:: Material provided ::

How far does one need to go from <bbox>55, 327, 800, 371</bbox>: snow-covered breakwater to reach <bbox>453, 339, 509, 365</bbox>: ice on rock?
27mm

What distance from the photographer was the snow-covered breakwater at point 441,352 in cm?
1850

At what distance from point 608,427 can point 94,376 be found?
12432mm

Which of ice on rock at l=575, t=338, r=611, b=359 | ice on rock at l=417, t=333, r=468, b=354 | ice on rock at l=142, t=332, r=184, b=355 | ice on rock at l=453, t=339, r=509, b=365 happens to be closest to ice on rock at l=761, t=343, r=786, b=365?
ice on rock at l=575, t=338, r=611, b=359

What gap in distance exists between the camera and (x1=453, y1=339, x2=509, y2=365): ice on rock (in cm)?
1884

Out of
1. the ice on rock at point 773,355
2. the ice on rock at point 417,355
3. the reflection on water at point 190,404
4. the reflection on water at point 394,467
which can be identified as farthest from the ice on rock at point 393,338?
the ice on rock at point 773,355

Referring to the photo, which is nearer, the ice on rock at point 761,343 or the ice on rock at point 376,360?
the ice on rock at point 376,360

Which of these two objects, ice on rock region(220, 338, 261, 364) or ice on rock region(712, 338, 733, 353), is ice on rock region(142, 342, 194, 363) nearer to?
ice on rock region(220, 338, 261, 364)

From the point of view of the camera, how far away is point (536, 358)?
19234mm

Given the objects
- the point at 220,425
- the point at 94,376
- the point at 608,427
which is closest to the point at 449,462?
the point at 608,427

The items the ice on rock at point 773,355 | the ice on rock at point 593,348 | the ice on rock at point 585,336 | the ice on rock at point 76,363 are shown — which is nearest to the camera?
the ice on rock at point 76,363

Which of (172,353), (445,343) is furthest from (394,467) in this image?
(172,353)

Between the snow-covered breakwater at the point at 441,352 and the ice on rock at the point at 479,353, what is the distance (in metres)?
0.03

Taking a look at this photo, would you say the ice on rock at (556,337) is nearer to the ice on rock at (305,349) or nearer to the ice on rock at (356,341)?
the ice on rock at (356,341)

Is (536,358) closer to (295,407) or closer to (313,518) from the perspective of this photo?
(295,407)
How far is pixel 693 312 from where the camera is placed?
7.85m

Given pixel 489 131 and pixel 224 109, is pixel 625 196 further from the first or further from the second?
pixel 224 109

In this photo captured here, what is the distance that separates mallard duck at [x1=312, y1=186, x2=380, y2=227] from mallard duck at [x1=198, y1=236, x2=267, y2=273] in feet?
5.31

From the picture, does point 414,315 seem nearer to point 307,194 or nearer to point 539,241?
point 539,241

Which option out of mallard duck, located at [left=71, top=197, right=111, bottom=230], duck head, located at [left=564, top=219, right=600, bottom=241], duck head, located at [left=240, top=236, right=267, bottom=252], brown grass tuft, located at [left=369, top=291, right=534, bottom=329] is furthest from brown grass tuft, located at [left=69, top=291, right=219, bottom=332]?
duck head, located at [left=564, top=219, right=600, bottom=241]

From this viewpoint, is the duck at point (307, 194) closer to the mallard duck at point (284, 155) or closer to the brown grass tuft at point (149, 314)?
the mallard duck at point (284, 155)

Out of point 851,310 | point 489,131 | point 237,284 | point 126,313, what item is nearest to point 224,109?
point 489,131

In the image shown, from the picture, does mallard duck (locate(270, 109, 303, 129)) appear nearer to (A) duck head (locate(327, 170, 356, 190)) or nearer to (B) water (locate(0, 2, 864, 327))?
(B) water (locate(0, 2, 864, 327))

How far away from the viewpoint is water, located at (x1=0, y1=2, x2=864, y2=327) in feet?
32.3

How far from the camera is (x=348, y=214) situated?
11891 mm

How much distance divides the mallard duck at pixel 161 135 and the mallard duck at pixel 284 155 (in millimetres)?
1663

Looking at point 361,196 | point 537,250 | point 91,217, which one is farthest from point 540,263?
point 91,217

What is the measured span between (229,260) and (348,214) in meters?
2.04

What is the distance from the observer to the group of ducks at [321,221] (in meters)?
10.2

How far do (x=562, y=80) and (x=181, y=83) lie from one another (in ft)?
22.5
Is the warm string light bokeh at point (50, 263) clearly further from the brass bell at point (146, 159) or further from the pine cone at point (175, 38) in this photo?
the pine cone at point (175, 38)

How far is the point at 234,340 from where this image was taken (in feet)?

:::

Exercise prompt:
Copy out every item above word for word, without changing anything.

Result below:
How far does one need to go from <bbox>55, 327, 800, 371</bbox>: snow-covered breakwater to reach <bbox>453, 339, 509, 365</bbox>: ice on rock?
27mm

What distance from the photographer was the snow-covered breakwater at point 441,352 in cm?
1850

At what distance from point 608,427 can point 94,376 be found?
12432mm

Which of ice on rock at l=575, t=338, r=611, b=359 | ice on rock at l=417, t=333, r=468, b=354 | ice on rock at l=142, t=332, r=184, b=355 | ice on rock at l=453, t=339, r=509, b=365 happens to be closest to ice on rock at l=761, t=343, r=786, b=365?
ice on rock at l=575, t=338, r=611, b=359

What gap in distance exists between the camera and (x1=453, y1=339, x2=509, y2=365): ice on rock (in cm)?
1884

Out of
1. the ice on rock at point 773,355
2. the ice on rock at point 417,355
3. the reflection on water at point 190,404
4. the reflection on water at point 394,467
which can be identified as farthest from the ice on rock at point 393,338?
the ice on rock at point 773,355

Referring to the photo, which is nearer, the ice on rock at point 761,343 or the ice on rock at point 376,360?
the ice on rock at point 376,360

Which of these two objects, ice on rock region(220, 338, 261, 364) or ice on rock region(712, 338, 733, 353), is ice on rock region(142, 342, 194, 363) nearer to?
ice on rock region(220, 338, 261, 364)

From the point of view of the camera, how far away is point (536, 358)?
19234mm

Given the objects
- the point at 220,425
- the point at 94,376
- the point at 608,427
which is closest to the point at 449,462?
the point at 608,427

The items the ice on rock at point 773,355 | the ice on rock at point 593,348 | the ice on rock at point 585,336 | the ice on rock at point 76,363 are shown — which is nearest to the camera?
the ice on rock at point 76,363

Which of (172,353), (445,343) is furthest from (394,467) in this image?
(172,353)

Between the snow-covered breakwater at the point at 441,352 and the ice on rock at the point at 479,353, what is the distance (in metres)?
0.03

Taking a look at this photo, would you say the ice on rock at (556,337) is nearer to the ice on rock at (305,349) or nearer to the ice on rock at (356,341)?
the ice on rock at (356,341)

Is (536,358) closer to (295,407) or closer to (313,518) from the perspective of this photo?
(295,407)
How far is pixel 693 312 from where the camera is placed?
7.85m

Given pixel 489 131 and pixel 224 109, is pixel 625 196 further from the first or further from the second?
pixel 224 109

In this photo captured here, what is the distance that separates mallard duck at [x1=312, y1=186, x2=380, y2=227] from mallard duck at [x1=198, y1=236, x2=267, y2=273] in feet?
5.31

From the picture, does point 414,315 seem nearer to point 307,194 or nearer to point 539,241?
point 539,241

Which option out of mallard duck, located at [left=71, top=197, right=111, bottom=230], duck head, located at [left=564, top=219, right=600, bottom=241], duck head, located at [left=240, top=236, right=267, bottom=252], brown grass tuft, located at [left=369, top=291, right=534, bottom=329] is furthest from brown grass tuft, located at [left=69, top=291, right=219, bottom=332]?
duck head, located at [left=564, top=219, right=600, bottom=241]

From this viewpoint, is the duck at point (307, 194) closer to the mallard duck at point (284, 155) or closer to the brown grass tuft at point (149, 314)?
the mallard duck at point (284, 155)

Out of point 851,310 | point 489,131 | point 237,284 | point 126,313, what item is nearest to point 224,109?
point 489,131

In the image shown, from the picture, does mallard duck (locate(270, 109, 303, 129)) appear nearer to (A) duck head (locate(327, 170, 356, 190)) or nearer to (B) water (locate(0, 2, 864, 327))?
(B) water (locate(0, 2, 864, 327))

How far away from the viewpoint is water, located at (x1=0, y1=2, x2=864, y2=327) in feet?
32.3

How far from the camera is (x=348, y=214) situated?
11891 mm

How much distance divides the mallard duck at pixel 161 135 and the mallard duck at pixel 284 155 (in millimetres)?
1663

Looking at point 361,196 | point 537,250 | point 91,217, which one is farthest from point 540,263?
point 91,217

What is the measured span between (229,260) and (348,214) in meters?
2.04

What is the distance from the observer to the group of ducks at [321,221] (in meters)?
10.2

How far do (x=562, y=80) and (x=181, y=83) lie from one another (in ft)?
22.5
Is the warm string light bokeh at point (50, 263) clearly further from the brass bell at point (146, 159) or further from the pine cone at point (175, 38) in this photo?
the pine cone at point (175, 38)

How far is the point at 234,340 from where this image was taken (in feet)?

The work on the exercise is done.